IIRC, when we started that last year at the Apple 2 Festival France, the PI was not powerful enough to support the flow. What was fun was to see the bits in the screen of the electronic oscilloscope (whatever it is called)
Sorry, I forgot to mention in my post the fact you’d mentioned some work began at last year’s Apple 2 Festival France – perhaps it can be finished this year?!
Many of us have waited years for the perfect solution to this problem. But at this late stage another problem arises: How many people would want such a device? The prolific crackers/collectors get access to most of the images which need this level of sophistication and fidelity, and that is a small market. The average user who wants to migrate standard images can use ADTPro. So the solution would still be welcome, but might receive few orders.
It’s always hard to know what the potential market would be – but with many thousands of programs out there, and only some percentage of them preserved, I’d love to see an easier way to preserve them getting into more hands. But the Disk ][SB may always remain a pipe dream or a collection of incomplete projects.
I don’t think the device you described is very difficult to produce (depending on a few specifics).
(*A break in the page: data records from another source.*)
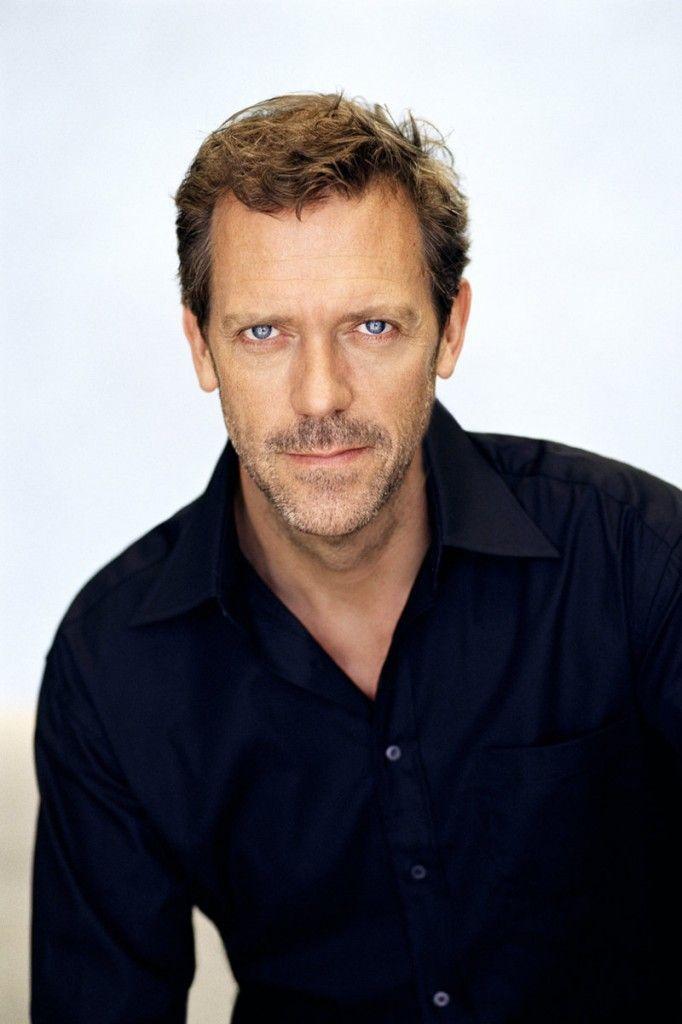 Hugh Laurie - love his eyes.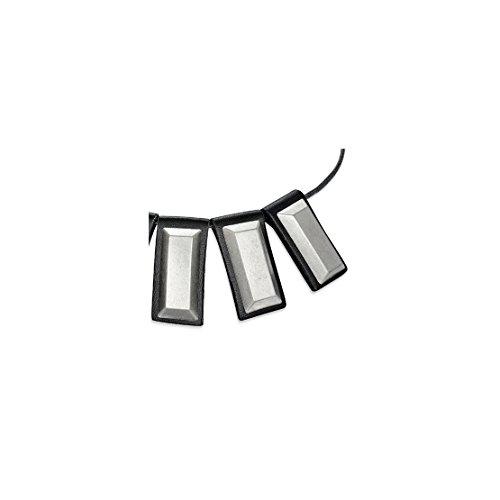 Fashion 2 Color Long Studded Tag Charms Black Leather Collar Bib Choker Length: 21.2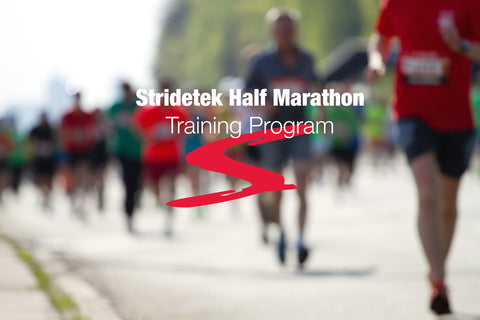 Half Marathon Training Program - Stridetek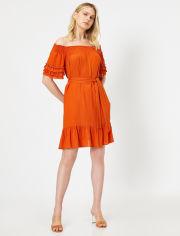 Акция на Платье Koton 0YAK88835PW-O97 44 Kiremit (8682262679808) от Rozetka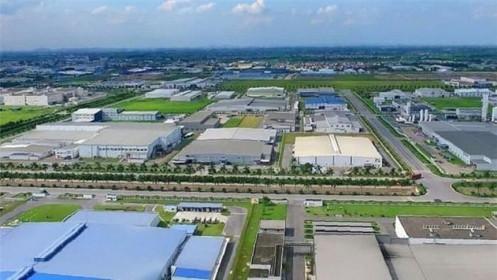 Sơn Hà (SHI) lên kế hoạch phát hành hơn 50 triệu cổ phiếu, tỷ lệ 2:1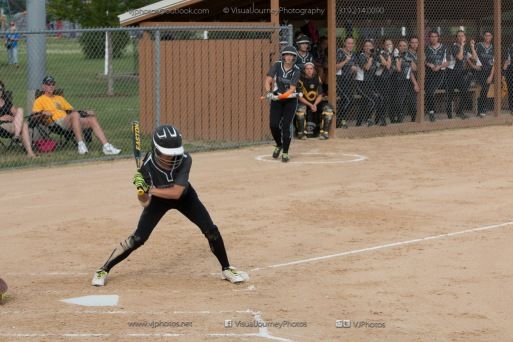 Softball Varsity Vinton-Shellsburg vs Clear Creek Amana 2014-4984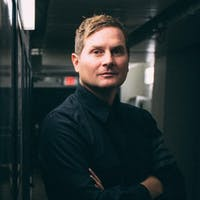 *Rob Bell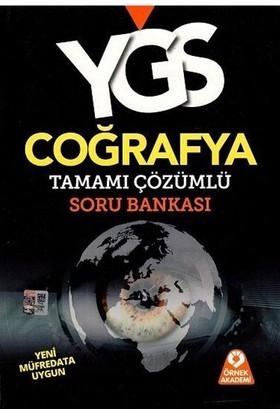 Örnek Akademi Yayınları Ygs Coğrafya Tamamı Çözümlü Soru Bankası
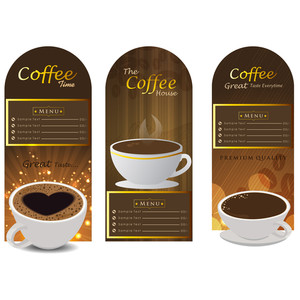 Sets Of Label Design. Menu For Restaurant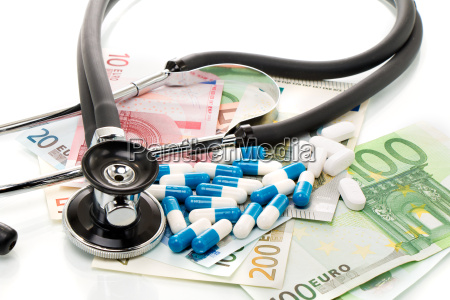 health, costs, stethoscope, and, euro, bills - 14062635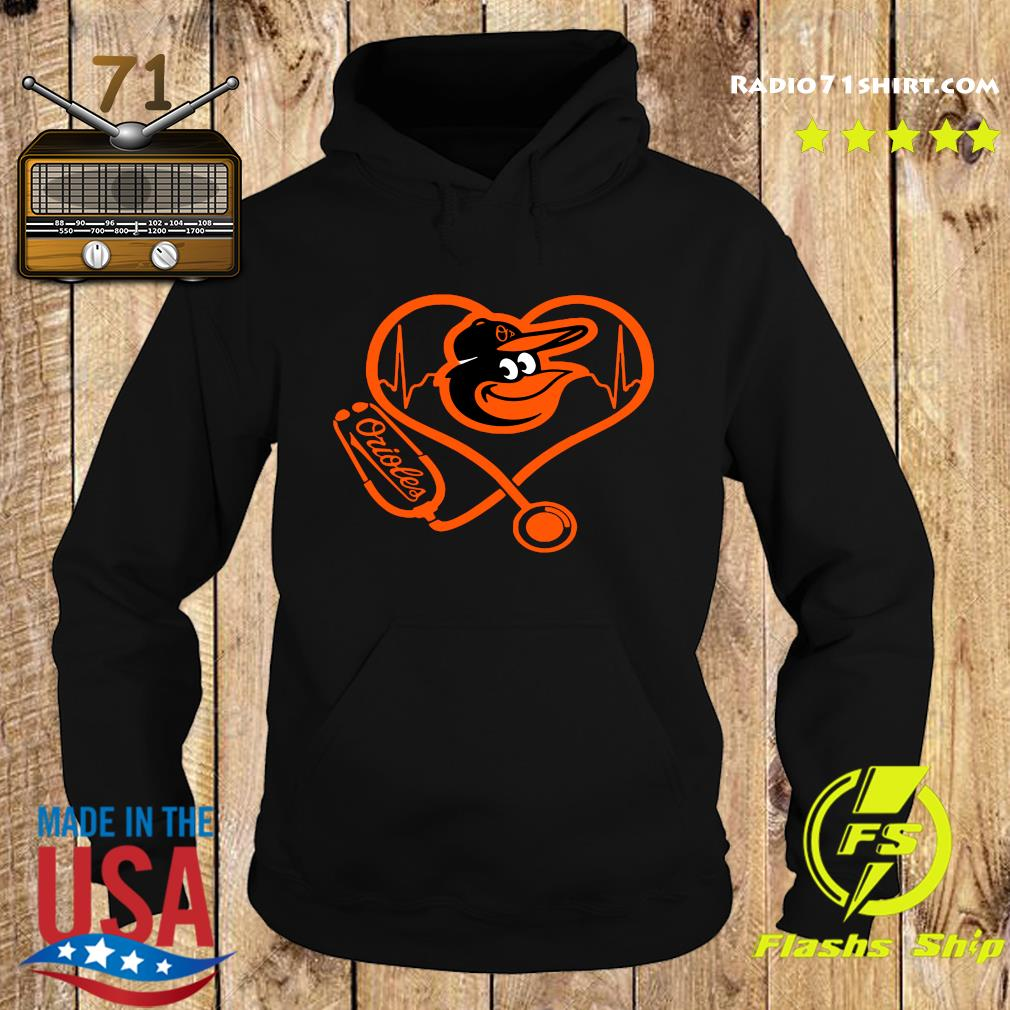 Baltimore Orioles Baseball Stethoscope Heartbeat Shirt Hoodie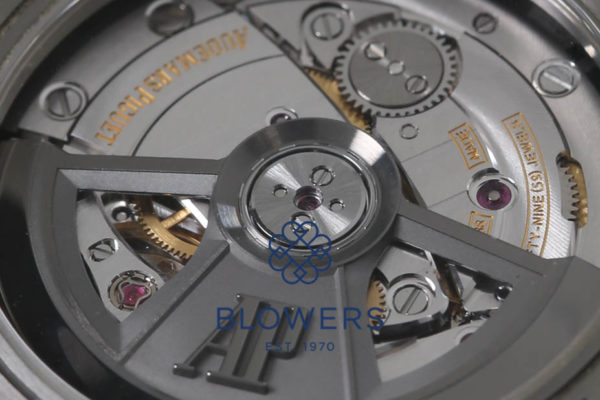 Audemars Piguet Royal Oak Offshore Chronograph 26400IO.OO.A004CA.01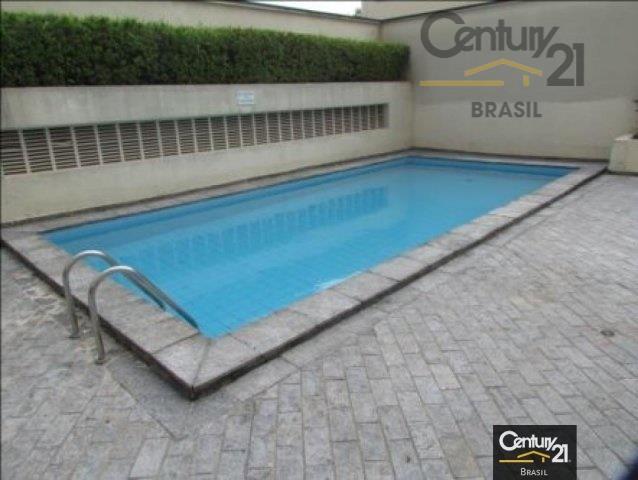 Apartamento Residencial à venda, Indianópolis, São Paulo - AP3176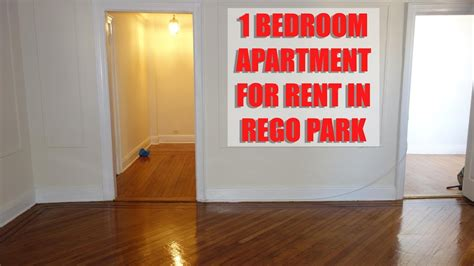 1 Bedroom Apartments For Rent Nyc by 1 Bedroom Apartment For Rent In Rego Park Nyc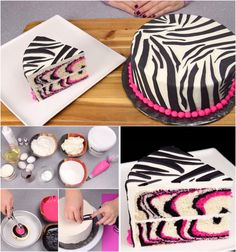"""Pink Zebra Cake Recipe - pinned from CAKE DECORATING - A pin category from Byrna Luyben-Cronk, please note that this woman's pin's include many tips and instructions for a myriad of cake design(s)"" Cookies Cupcakes And Cardio, Cupcake Cookies, Cake Decorating Tips, Cookie Decorating, Torta Zebra, Torta Animal Print, Pink Zebra Cakes, Zebra Birthday Cakes, Zebra Print Cakes"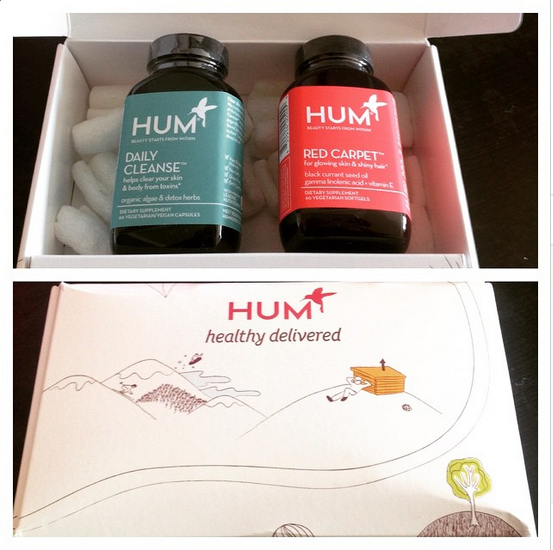 HUM Nutrition Review.jpg
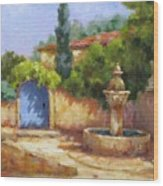 Vaison La Fontaine Wood Print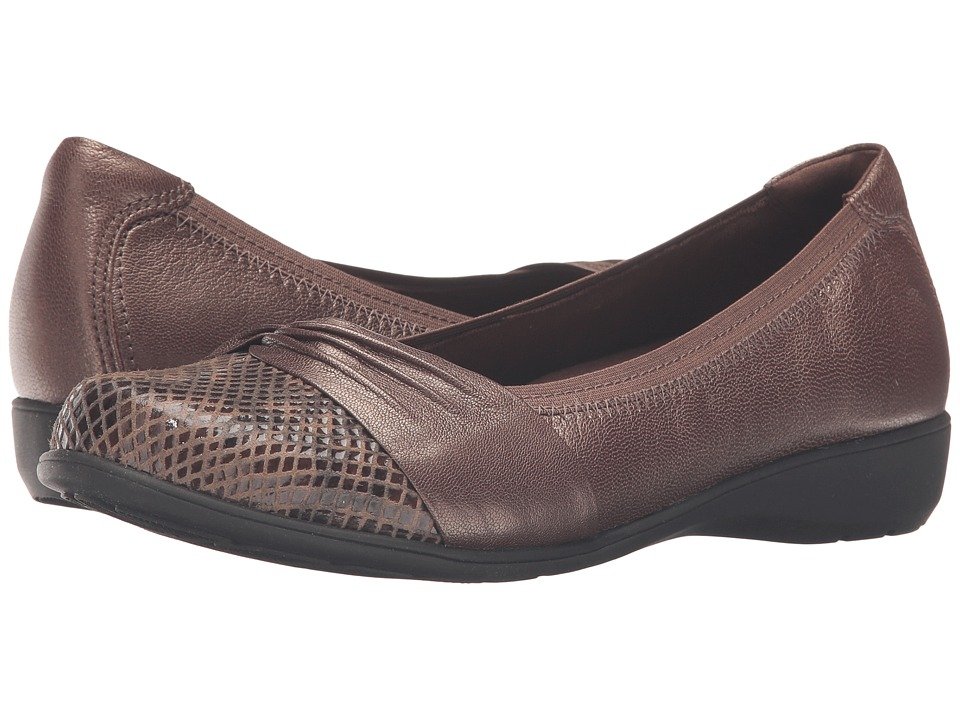Aravon Andrea-AR (Bronze) Slip-On Shoes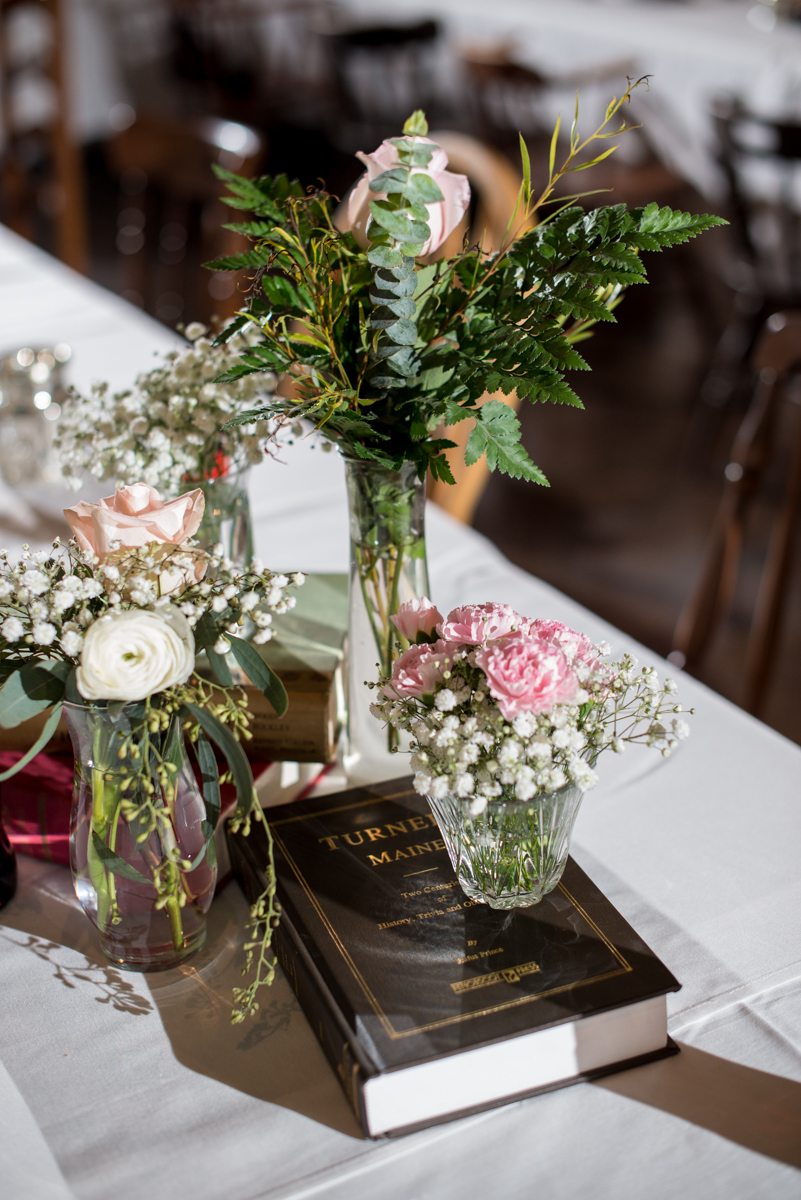 Elegant and Intimate Winery Wedding | Blush and white floral reception centerpieces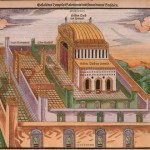 Takto zřejmě vypadal původní jeruzalémský chrám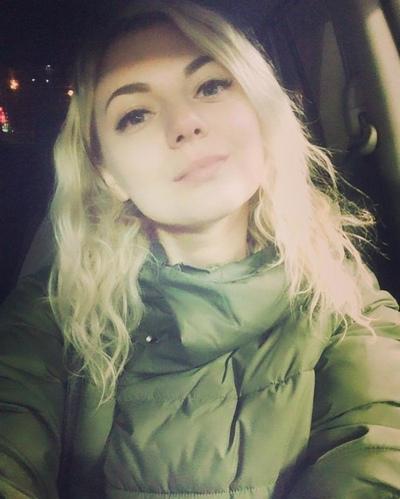 Фируза Темурова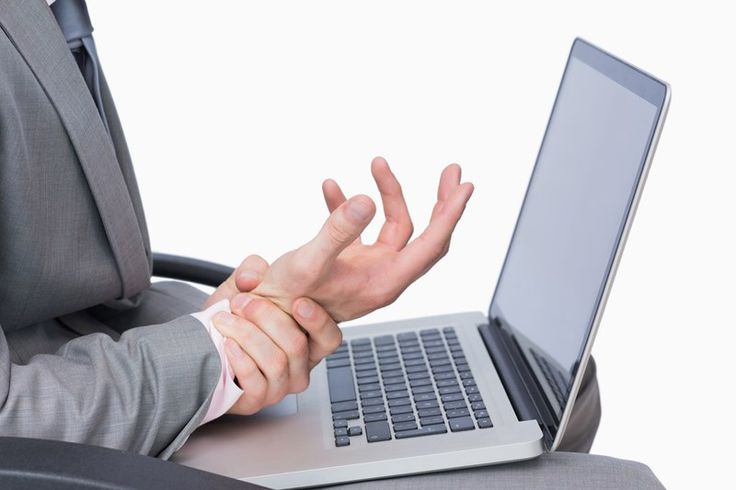 Rehabilitacja dłoni i nadgarstka - #porady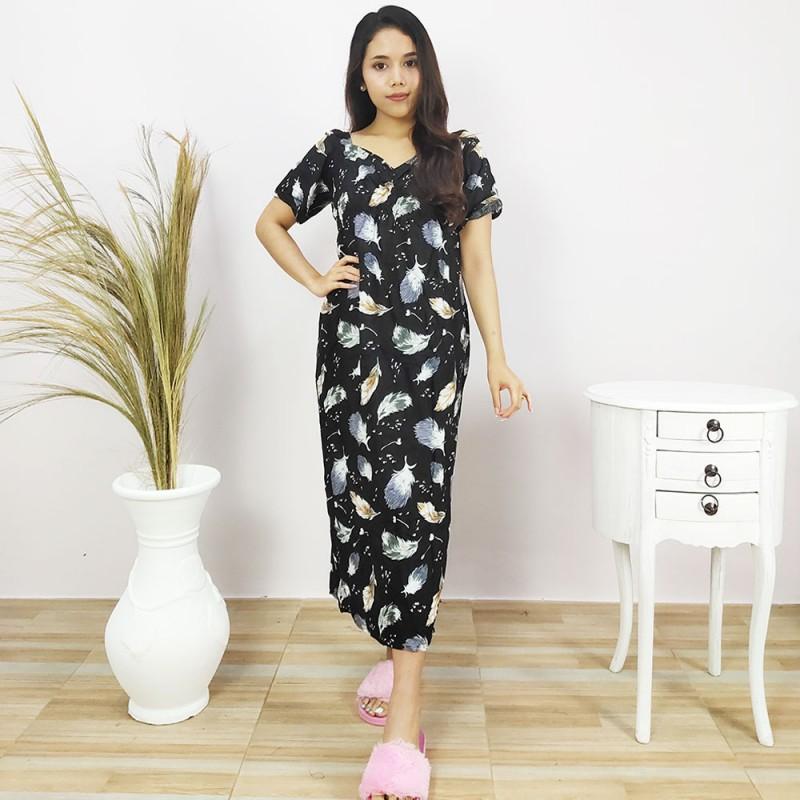 Daster Bali Model Zara Motif Bulu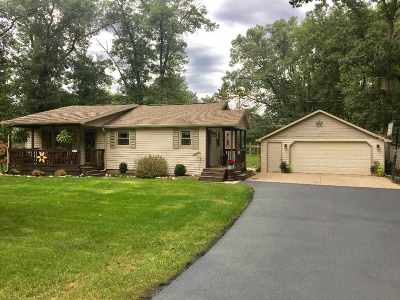 Shawano Single Family Home Active-No Offer: N6545 W Loon Lake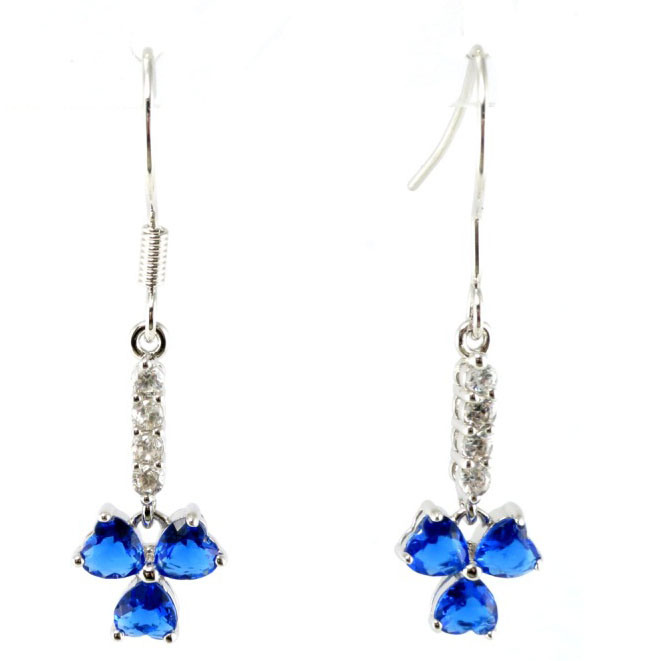 Crystal Ear Stud Dangler with CZ Stone Charm Popular Jewelry Earring (E6920B)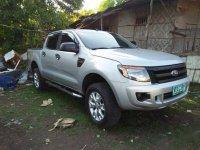 2013 Ford Ranger for sale in Kidapawan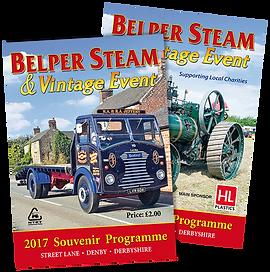 Belper Steam Souvenir Programme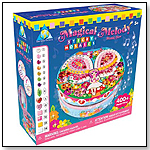 Sticky Mosaics® Magical Melody Music Box by THE ORB FACTORY LIMITED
The only thing going through my head at the moment is not whether it is possible to do but how many weekends is it going to take me to knock it up. The way I see it is two fold. If you want to be a purist then you go the way of the KryoFlux (using hardware other then the Apple II disk drive). If so then why not just use the KryoFlux? It is going to be a costly option. If you want to go the EDD route and try to simplify that and make it more cost effective then you will be using the Apple II disk drive. The drive must of us already have anyway and the bonus is that you are going to be able to do 3.5inch disks as well as 5.25inch ones. It is going to be added cost if you want to build a separate power supply and control logic for it. I don’t see anything wrong with using the Apple II for these functions. I believe the user base is going to be very small so the cheaper the option the better. Using a logic analyser, I built a boot tracer of sorts a few years ago and that’s where I believe the best option may be ie in the chips that logic analysers are made of. Take the FX2LP. The development board is $5 from ebay and I used it to stream and process a 14MHz video signal with ease. How much simpler is is going to be process a signal 14 times slower? A streamer is going to be cheap option and it takes advantage of the storage and processing power of a modern machine. You’ll be able to incorporate the passport into the mix and not only use it to generate .dsk, .nib, .edd etc disks but also use to for boot tracing. Cheers, Alex.
Thanks for your thoughts, Alex…now shut up and take my money! Seriously though, as a non-hardware guy, I’ve been wondering if it’s easy – and if it is, why it hasn’t happened yet?